His first employer's company, UkrBud, got a contract in autumn 2010 to reconstruct a publicly owned building in the prestigious Kyiv suburb Koncha-Zaspa, and paid more than Hr 14 million (US$ 1.1 million) for it. Yuriy Pelykh, the head of UkrBud, says everything was honest.
Kravets' wife Maryna Pelykh was also useful to Yanukovych. Her phone number was listed in at least one notebook maintained by Yanukovych's personal guard in Mezhyhirya and her company's three cars were on the short list of 50 that could freely enter the territory of the president's private residence.
Her company in Brovary officially housed companies related to Mezhyhirya. Two of her own firms were also registered there.
Pelykh firms over the past three years received a handful of plots and properties in elite parts of Kyiv: a site for a trade center on Poshtova Ploshcha (which was recently reversed by the court); an historic mansion on Kruglouniversytetska; a site for a construction project close to the Pivdenny railway station, and other sites on Mayakovskiy Street and in Svyatoshino district; a plot on Peremohy Prospect; another one close to the Klovska metro station; one on Khreshchatyk Street and another one along the main street’s Passage area.
Either Kyiv City Council decisions, or Yanukovych’s handpicked city administrator, Oleksandr Popov, approved all these transactions.
Pelykh's companies almost instantaneously moved into buildings received from the city government. New restaurants and sports centers mushroomed on the plots.

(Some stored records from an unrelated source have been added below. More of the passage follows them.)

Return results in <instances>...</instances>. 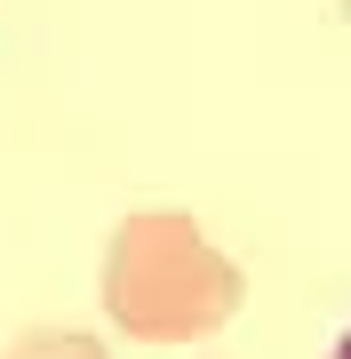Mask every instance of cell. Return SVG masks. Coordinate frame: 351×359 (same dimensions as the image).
Wrapping results in <instances>:
<instances>
[{
    "mask_svg": "<svg viewBox=\"0 0 351 359\" xmlns=\"http://www.w3.org/2000/svg\"><path fill=\"white\" fill-rule=\"evenodd\" d=\"M336 359H351V327H343V344H336Z\"/></svg>",
    "mask_w": 351,
    "mask_h": 359,
    "instance_id": "3",
    "label": "cell"
},
{
    "mask_svg": "<svg viewBox=\"0 0 351 359\" xmlns=\"http://www.w3.org/2000/svg\"><path fill=\"white\" fill-rule=\"evenodd\" d=\"M240 264L184 208H136L104 248V311L136 344H200L240 311Z\"/></svg>",
    "mask_w": 351,
    "mask_h": 359,
    "instance_id": "1",
    "label": "cell"
},
{
    "mask_svg": "<svg viewBox=\"0 0 351 359\" xmlns=\"http://www.w3.org/2000/svg\"><path fill=\"white\" fill-rule=\"evenodd\" d=\"M8 359H112L96 335H80V327H32V335H16Z\"/></svg>",
    "mask_w": 351,
    "mask_h": 359,
    "instance_id": "2",
    "label": "cell"
}]
</instances>
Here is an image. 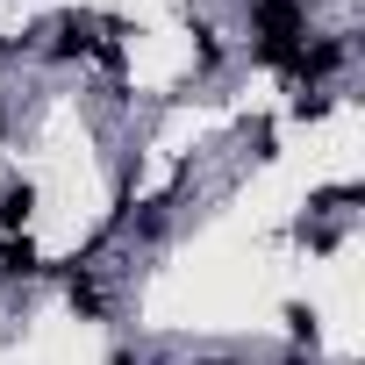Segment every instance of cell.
Wrapping results in <instances>:
<instances>
[{"mask_svg":"<svg viewBox=\"0 0 365 365\" xmlns=\"http://www.w3.org/2000/svg\"><path fill=\"white\" fill-rule=\"evenodd\" d=\"M287 365H315V358H308V351H287Z\"/></svg>","mask_w":365,"mask_h":365,"instance_id":"cell-9","label":"cell"},{"mask_svg":"<svg viewBox=\"0 0 365 365\" xmlns=\"http://www.w3.org/2000/svg\"><path fill=\"white\" fill-rule=\"evenodd\" d=\"M0 51H8V36H0Z\"/></svg>","mask_w":365,"mask_h":365,"instance_id":"cell-10","label":"cell"},{"mask_svg":"<svg viewBox=\"0 0 365 365\" xmlns=\"http://www.w3.org/2000/svg\"><path fill=\"white\" fill-rule=\"evenodd\" d=\"M65 301H72V315H86V322H101V287L86 279V265H79V258L65 265Z\"/></svg>","mask_w":365,"mask_h":365,"instance_id":"cell-5","label":"cell"},{"mask_svg":"<svg viewBox=\"0 0 365 365\" xmlns=\"http://www.w3.org/2000/svg\"><path fill=\"white\" fill-rule=\"evenodd\" d=\"M251 29L265 65H294V51L308 43V8L301 0H251Z\"/></svg>","mask_w":365,"mask_h":365,"instance_id":"cell-1","label":"cell"},{"mask_svg":"<svg viewBox=\"0 0 365 365\" xmlns=\"http://www.w3.org/2000/svg\"><path fill=\"white\" fill-rule=\"evenodd\" d=\"M36 272H43V258H36L29 237H8V244H0V279H36Z\"/></svg>","mask_w":365,"mask_h":365,"instance_id":"cell-6","label":"cell"},{"mask_svg":"<svg viewBox=\"0 0 365 365\" xmlns=\"http://www.w3.org/2000/svg\"><path fill=\"white\" fill-rule=\"evenodd\" d=\"M336 65H344V36H315V43H301V51H294V65H287V72H294V79H329Z\"/></svg>","mask_w":365,"mask_h":365,"instance_id":"cell-2","label":"cell"},{"mask_svg":"<svg viewBox=\"0 0 365 365\" xmlns=\"http://www.w3.org/2000/svg\"><path fill=\"white\" fill-rule=\"evenodd\" d=\"M86 51H101V43H93V22L65 15V22L51 29V58H86Z\"/></svg>","mask_w":365,"mask_h":365,"instance_id":"cell-4","label":"cell"},{"mask_svg":"<svg viewBox=\"0 0 365 365\" xmlns=\"http://www.w3.org/2000/svg\"><path fill=\"white\" fill-rule=\"evenodd\" d=\"M29 215H36V187H29V179H15V187L0 194V230L22 237V230H29Z\"/></svg>","mask_w":365,"mask_h":365,"instance_id":"cell-3","label":"cell"},{"mask_svg":"<svg viewBox=\"0 0 365 365\" xmlns=\"http://www.w3.org/2000/svg\"><path fill=\"white\" fill-rule=\"evenodd\" d=\"M301 8H315V0H301Z\"/></svg>","mask_w":365,"mask_h":365,"instance_id":"cell-11","label":"cell"},{"mask_svg":"<svg viewBox=\"0 0 365 365\" xmlns=\"http://www.w3.org/2000/svg\"><path fill=\"white\" fill-rule=\"evenodd\" d=\"M287 329H294L301 344H315V308H301V301H294V308H287Z\"/></svg>","mask_w":365,"mask_h":365,"instance_id":"cell-7","label":"cell"},{"mask_svg":"<svg viewBox=\"0 0 365 365\" xmlns=\"http://www.w3.org/2000/svg\"><path fill=\"white\" fill-rule=\"evenodd\" d=\"M108 365H143V358H136V351H115V358H108Z\"/></svg>","mask_w":365,"mask_h":365,"instance_id":"cell-8","label":"cell"}]
</instances>
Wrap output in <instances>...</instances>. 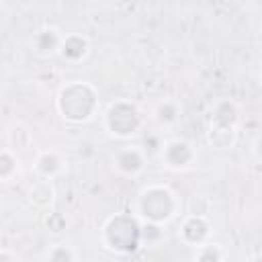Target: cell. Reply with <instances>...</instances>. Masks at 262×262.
<instances>
[{"instance_id": "cell-1", "label": "cell", "mask_w": 262, "mask_h": 262, "mask_svg": "<svg viewBox=\"0 0 262 262\" xmlns=\"http://www.w3.org/2000/svg\"><path fill=\"white\" fill-rule=\"evenodd\" d=\"M29 199L35 205H49L53 201V186H51L49 178H41V180L33 182L29 188Z\"/></svg>"}]
</instances>
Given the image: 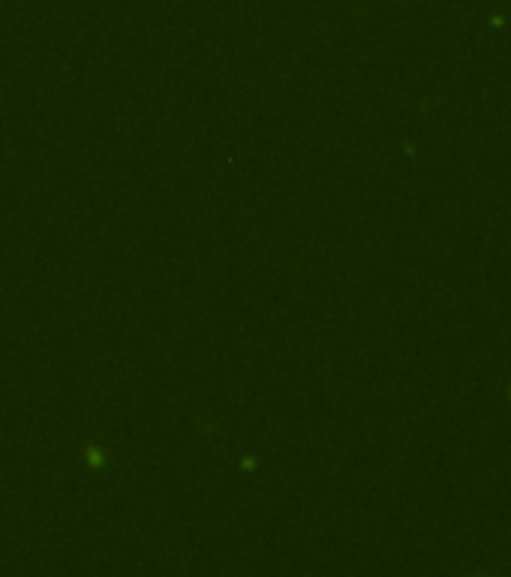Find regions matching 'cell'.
Instances as JSON below:
<instances>
[]
</instances>
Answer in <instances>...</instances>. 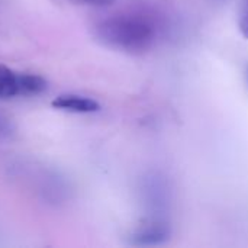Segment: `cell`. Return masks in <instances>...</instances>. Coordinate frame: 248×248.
I'll use <instances>...</instances> for the list:
<instances>
[{"label": "cell", "mask_w": 248, "mask_h": 248, "mask_svg": "<svg viewBox=\"0 0 248 248\" xmlns=\"http://www.w3.org/2000/svg\"><path fill=\"white\" fill-rule=\"evenodd\" d=\"M237 19L241 33L248 39V0H240Z\"/></svg>", "instance_id": "6"}, {"label": "cell", "mask_w": 248, "mask_h": 248, "mask_svg": "<svg viewBox=\"0 0 248 248\" xmlns=\"http://www.w3.org/2000/svg\"><path fill=\"white\" fill-rule=\"evenodd\" d=\"M48 81L32 73H19L0 64V100L16 96H36L45 92Z\"/></svg>", "instance_id": "2"}, {"label": "cell", "mask_w": 248, "mask_h": 248, "mask_svg": "<svg viewBox=\"0 0 248 248\" xmlns=\"http://www.w3.org/2000/svg\"><path fill=\"white\" fill-rule=\"evenodd\" d=\"M51 105L54 109L70 113H94L100 110V105L94 99L74 93L60 94L51 102Z\"/></svg>", "instance_id": "4"}, {"label": "cell", "mask_w": 248, "mask_h": 248, "mask_svg": "<svg viewBox=\"0 0 248 248\" xmlns=\"http://www.w3.org/2000/svg\"><path fill=\"white\" fill-rule=\"evenodd\" d=\"M15 132H16V126H15L13 121L0 112V141L10 140L15 135Z\"/></svg>", "instance_id": "5"}, {"label": "cell", "mask_w": 248, "mask_h": 248, "mask_svg": "<svg viewBox=\"0 0 248 248\" xmlns=\"http://www.w3.org/2000/svg\"><path fill=\"white\" fill-rule=\"evenodd\" d=\"M163 25L160 16L148 9H125L100 19L94 25V35L103 45L126 54L140 55L150 51Z\"/></svg>", "instance_id": "1"}, {"label": "cell", "mask_w": 248, "mask_h": 248, "mask_svg": "<svg viewBox=\"0 0 248 248\" xmlns=\"http://www.w3.org/2000/svg\"><path fill=\"white\" fill-rule=\"evenodd\" d=\"M170 240V228L160 219H150L140 225L129 237V244L135 247H154L161 246Z\"/></svg>", "instance_id": "3"}, {"label": "cell", "mask_w": 248, "mask_h": 248, "mask_svg": "<svg viewBox=\"0 0 248 248\" xmlns=\"http://www.w3.org/2000/svg\"><path fill=\"white\" fill-rule=\"evenodd\" d=\"M76 1L83 3V4H89V6H99V7L109 6V4L115 3V0H76Z\"/></svg>", "instance_id": "7"}]
</instances>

This business empire still exists, but few want to talk about Pelykh.
“I spoke to her for the last time on Feb. 22. Marina Arkadievna (Pelykh) called and asked me to go to the Zoryany (cinema) and watch the people who organized a takeover. I could not hear her well. There was background noise. It seems she was in a plane,” one of the Zoryany workers recalls.
On June 18, Ukrainian journalist Serhiy Leshchenko wrote on his Facebook page that Kravets was back in Ukraine. But YanukovychLeaks could not independently verify this or locate him.
Maksym Opanasenko is a Ukrainian journalist with the YanukovychLeaks project, a project to document alleged corruption in the administration of President Viktor Yanukovych, who was overthrown on Feb. 22, by the EuroMaidan Revolution.